Recorded information START

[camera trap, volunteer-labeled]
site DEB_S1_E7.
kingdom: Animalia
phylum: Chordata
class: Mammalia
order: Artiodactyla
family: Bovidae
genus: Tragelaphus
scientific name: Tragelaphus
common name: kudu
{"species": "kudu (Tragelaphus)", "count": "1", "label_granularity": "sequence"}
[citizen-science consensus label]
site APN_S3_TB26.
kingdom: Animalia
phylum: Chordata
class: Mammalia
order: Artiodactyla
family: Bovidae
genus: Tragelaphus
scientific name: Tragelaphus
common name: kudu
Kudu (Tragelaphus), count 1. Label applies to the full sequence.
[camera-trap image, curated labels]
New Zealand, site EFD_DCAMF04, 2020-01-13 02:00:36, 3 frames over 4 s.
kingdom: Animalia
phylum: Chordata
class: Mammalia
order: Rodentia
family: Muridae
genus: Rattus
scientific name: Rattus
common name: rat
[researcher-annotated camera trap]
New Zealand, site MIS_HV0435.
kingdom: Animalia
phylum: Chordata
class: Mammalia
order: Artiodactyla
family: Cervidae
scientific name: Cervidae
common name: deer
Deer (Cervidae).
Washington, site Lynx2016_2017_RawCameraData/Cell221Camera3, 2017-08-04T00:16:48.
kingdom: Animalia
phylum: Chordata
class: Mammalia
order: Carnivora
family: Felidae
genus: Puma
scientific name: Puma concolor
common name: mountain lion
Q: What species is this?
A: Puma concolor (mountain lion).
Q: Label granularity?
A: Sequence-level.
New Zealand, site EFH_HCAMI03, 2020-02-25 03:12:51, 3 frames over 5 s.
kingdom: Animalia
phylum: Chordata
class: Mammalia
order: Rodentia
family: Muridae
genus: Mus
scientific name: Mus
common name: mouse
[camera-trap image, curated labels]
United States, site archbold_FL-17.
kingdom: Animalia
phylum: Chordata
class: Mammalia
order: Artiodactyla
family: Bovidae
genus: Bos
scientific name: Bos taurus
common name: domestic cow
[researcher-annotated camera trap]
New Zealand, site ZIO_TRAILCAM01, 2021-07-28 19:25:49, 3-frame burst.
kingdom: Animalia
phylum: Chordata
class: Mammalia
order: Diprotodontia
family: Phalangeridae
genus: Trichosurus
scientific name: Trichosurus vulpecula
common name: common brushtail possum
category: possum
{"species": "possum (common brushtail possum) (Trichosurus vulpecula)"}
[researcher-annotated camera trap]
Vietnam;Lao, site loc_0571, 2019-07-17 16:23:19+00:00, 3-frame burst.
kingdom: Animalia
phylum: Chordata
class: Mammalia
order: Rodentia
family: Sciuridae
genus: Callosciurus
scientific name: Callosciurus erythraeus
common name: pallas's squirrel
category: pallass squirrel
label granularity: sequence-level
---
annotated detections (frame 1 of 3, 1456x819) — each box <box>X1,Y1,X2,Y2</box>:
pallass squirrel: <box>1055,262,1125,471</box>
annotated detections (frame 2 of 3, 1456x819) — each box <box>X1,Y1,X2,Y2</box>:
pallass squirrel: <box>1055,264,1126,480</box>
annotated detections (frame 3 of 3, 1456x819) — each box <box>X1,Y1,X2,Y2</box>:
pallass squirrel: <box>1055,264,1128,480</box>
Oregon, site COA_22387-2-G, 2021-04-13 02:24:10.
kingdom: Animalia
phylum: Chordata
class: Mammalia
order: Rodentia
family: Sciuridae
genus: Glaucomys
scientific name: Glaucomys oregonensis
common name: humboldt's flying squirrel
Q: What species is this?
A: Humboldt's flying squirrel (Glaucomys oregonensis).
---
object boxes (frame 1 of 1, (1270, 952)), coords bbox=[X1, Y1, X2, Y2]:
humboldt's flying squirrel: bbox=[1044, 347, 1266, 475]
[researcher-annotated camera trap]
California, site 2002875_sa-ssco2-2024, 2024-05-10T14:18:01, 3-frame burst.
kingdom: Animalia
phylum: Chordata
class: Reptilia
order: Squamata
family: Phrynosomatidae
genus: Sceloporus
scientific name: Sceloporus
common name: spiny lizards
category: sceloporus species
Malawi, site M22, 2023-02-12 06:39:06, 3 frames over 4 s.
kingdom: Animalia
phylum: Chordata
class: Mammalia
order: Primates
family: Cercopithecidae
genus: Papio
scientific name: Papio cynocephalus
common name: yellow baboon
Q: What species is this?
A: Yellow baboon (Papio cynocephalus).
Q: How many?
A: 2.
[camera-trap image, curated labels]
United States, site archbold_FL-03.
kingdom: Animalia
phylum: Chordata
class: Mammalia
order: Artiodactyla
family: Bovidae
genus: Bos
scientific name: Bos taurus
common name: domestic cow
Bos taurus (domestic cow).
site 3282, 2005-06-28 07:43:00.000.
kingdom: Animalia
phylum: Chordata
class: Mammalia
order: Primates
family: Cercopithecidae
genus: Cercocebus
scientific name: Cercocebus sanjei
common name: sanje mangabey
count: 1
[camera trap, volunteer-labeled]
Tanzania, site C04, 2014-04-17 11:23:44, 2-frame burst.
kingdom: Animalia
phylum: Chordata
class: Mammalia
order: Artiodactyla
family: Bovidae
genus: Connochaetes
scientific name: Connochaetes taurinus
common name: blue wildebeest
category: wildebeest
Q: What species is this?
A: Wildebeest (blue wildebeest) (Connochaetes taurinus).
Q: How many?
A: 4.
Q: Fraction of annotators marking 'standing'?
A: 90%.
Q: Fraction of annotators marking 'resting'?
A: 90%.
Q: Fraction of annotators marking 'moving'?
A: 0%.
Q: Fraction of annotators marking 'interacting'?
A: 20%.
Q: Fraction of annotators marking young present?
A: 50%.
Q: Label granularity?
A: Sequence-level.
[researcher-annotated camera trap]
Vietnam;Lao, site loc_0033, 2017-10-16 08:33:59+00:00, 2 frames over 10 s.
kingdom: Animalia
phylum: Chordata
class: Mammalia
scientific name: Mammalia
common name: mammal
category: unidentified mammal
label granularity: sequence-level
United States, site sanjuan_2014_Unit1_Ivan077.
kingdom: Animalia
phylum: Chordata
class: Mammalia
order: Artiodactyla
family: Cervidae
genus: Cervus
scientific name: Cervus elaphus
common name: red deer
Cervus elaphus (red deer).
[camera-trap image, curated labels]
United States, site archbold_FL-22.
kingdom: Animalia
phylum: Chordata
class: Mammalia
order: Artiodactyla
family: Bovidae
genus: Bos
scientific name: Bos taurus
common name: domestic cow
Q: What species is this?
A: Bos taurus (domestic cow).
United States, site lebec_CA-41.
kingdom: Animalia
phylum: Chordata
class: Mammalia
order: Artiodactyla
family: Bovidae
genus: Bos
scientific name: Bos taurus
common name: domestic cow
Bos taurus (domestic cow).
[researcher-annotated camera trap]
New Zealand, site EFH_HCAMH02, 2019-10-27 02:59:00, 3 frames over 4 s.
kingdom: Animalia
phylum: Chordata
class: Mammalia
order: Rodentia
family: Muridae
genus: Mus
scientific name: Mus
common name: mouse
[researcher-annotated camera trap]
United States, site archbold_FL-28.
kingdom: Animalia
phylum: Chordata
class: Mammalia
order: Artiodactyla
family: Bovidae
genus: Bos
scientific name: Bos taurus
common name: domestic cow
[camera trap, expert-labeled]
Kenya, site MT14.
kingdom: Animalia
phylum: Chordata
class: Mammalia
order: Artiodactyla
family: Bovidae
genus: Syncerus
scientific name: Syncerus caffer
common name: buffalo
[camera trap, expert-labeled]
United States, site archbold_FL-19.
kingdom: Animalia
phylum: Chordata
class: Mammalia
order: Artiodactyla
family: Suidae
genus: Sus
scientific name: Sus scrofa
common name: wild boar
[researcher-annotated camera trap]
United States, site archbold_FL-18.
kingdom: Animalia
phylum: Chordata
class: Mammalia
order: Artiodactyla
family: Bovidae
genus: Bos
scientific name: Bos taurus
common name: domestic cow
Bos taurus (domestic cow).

Recorded information END

What you should do » For the records above, state how many lines contain "burst". Add nothing to the number.

Exercise solution » 4